FAQ - Häufig gestellte Fragen zur neuen Weiterbildungsordnung, zum eLogbuch und zur Weiterbildung in Allgemeinmedizin

FAQ Neue Weiterbildungsordnung

Muss ich eine bereits begonnene Weiterbildung zwingend nach der WBO 2020 abschließen?

Nein.

Bei einer bereits begonnenen Weiterbildung können Sie innerhalb eines Übergangszeitraums nach den bisher geltenden Bestimmungen der WBO 2006 Ihre Weiterbildung abschließen.
Sie haben die Möglichkeit, ins neue Recht (WBO 2020) zu optieren.
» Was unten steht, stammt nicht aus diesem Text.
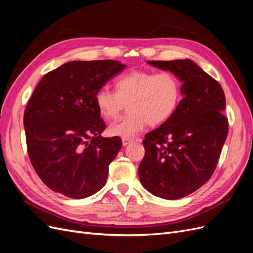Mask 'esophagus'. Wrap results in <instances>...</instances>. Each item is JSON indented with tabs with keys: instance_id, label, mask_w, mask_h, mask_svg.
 Listing matches in <instances>:
<instances>
[{
	"instance_id": "esophagus-1",
	"label": "esophagus",
	"mask_w": 253,
	"mask_h": 253,
	"mask_svg": "<svg viewBox=\"0 0 253 253\" xmlns=\"http://www.w3.org/2000/svg\"><path fill=\"white\" fill-rule=\"evenodd\" d=\"M133 141H134L133 138H122V144H124V145H127Z\"/></svg>"
}]
</instances>
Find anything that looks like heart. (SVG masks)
<instances>
[{
	"label": "heart",
	"mask_w": 253,
	"mask_h": 253,
	"mask_svg": "<svg viewBox=\"0 0 253 253\" xmlns=\"http://www.w3.org/2000/svg\"><path fill=\"white\" fill-rule=\"evenodd\" d=\"M114 91L99 88L95 94L97 108L106 119L118 117L125 109L128 112L109 126L113 136L132 138L149 124L162 125L177 110L181 99V83L172 73L132 71L115 79Z\"/></svg>",
	"instance_id": "heart-1"
}]
</instances>
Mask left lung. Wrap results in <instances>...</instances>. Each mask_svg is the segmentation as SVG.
Returning a JSON list of instances; mask_svg holds the SVG:
<instances>
[{
    "mask_svg": "<svg viewBox=\"0 0 253 253\" xmlns=\"http://www.w3.org/2000/svg\"><path fill=\"white\" fill-rule=\"evenodd\" d=\"M181 82L182 99L173 116L145 135L138 168L141 185L155 196L178 200L210 179L228 135L220 84L193 61H148Z\"/></svg>",
    "mask_w": 253,
    "mask_h": 253,
    "instance_id": "1",
    "label": "left lung"
}]
</instances>
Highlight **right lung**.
I'll use <instances>...</instances> for the list:
<instances>
[{
	"label": "right lung",
	"instance_id": "obj_1",
	"mask_svg": "<svg viewBox=\"0 0 253 253\" xmlns=\"http://www.w3.org/2000/svg\"><path fill=\"white\" fill-rule=\"evenodd\" d=\"M125 68L114 60L71 61L37 85L24 113L26 143L30 163L50 190L80 200L105 186L122 142L100 135L106 126L95 94Z\"/></svg>",
	"mask_w": 253,
	"mask_h": 253
}]
</instances>
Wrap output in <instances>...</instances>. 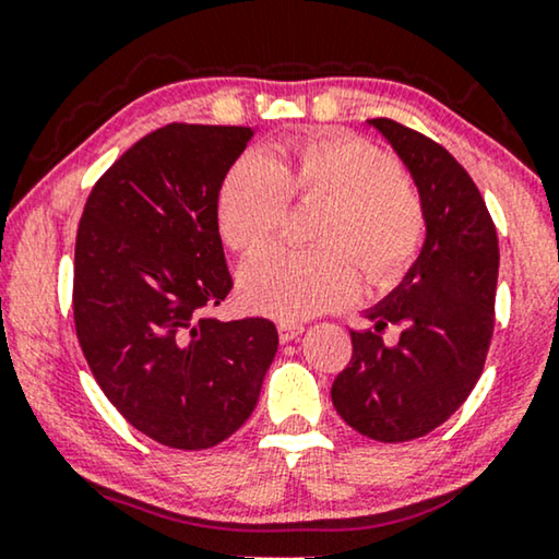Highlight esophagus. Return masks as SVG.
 I'll use <instances>...</instances> for the list:
<instances>
[{"instance_id":"esophagus-1","label":"esophagus","mask_w":559,"mask_h":559,"mask_svg":"<svg viewBox=\"0 0 559 559\" xmlns=\"http://www.w3.org/2000/svg\"><path fill=\"white\" fill-rule=\"evenodd\" d=\"M277 331H280V341L282 343H289V341H295L297 335H302L305 328L297 325V323H280Z\"/></svg>"}]
</instances>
Wie lange kann ich meine Weiterbildung noch nach der bisherigen WBO 2006 abschließen?

Wenn die Weiterbildung vor dem 01.07.2020 begonnen wurde, dann sehen die Übergangsbestimmungen (§ 20 WBO 2020) vor, dass ab diesem Stichtag eine Facharztweiterbildung noch innerhalb einer Frist von sieben Jahren und Schwerpunktweiterbildungen sowie Zusatzweiterbildungen noch innerhalb einer Frist von drei Jahren nach den Bestimmungen der bisher gültigen WBO 2006 abgeschlossen werden können und die Zulassung zur Prüfung beantragt werden kann.

Verlängert sich die Übergangsfrist, wenn ich meine Weiterbildung in Teilzeit absolviere oder aber Elternzeit in Anspruch genommen habe?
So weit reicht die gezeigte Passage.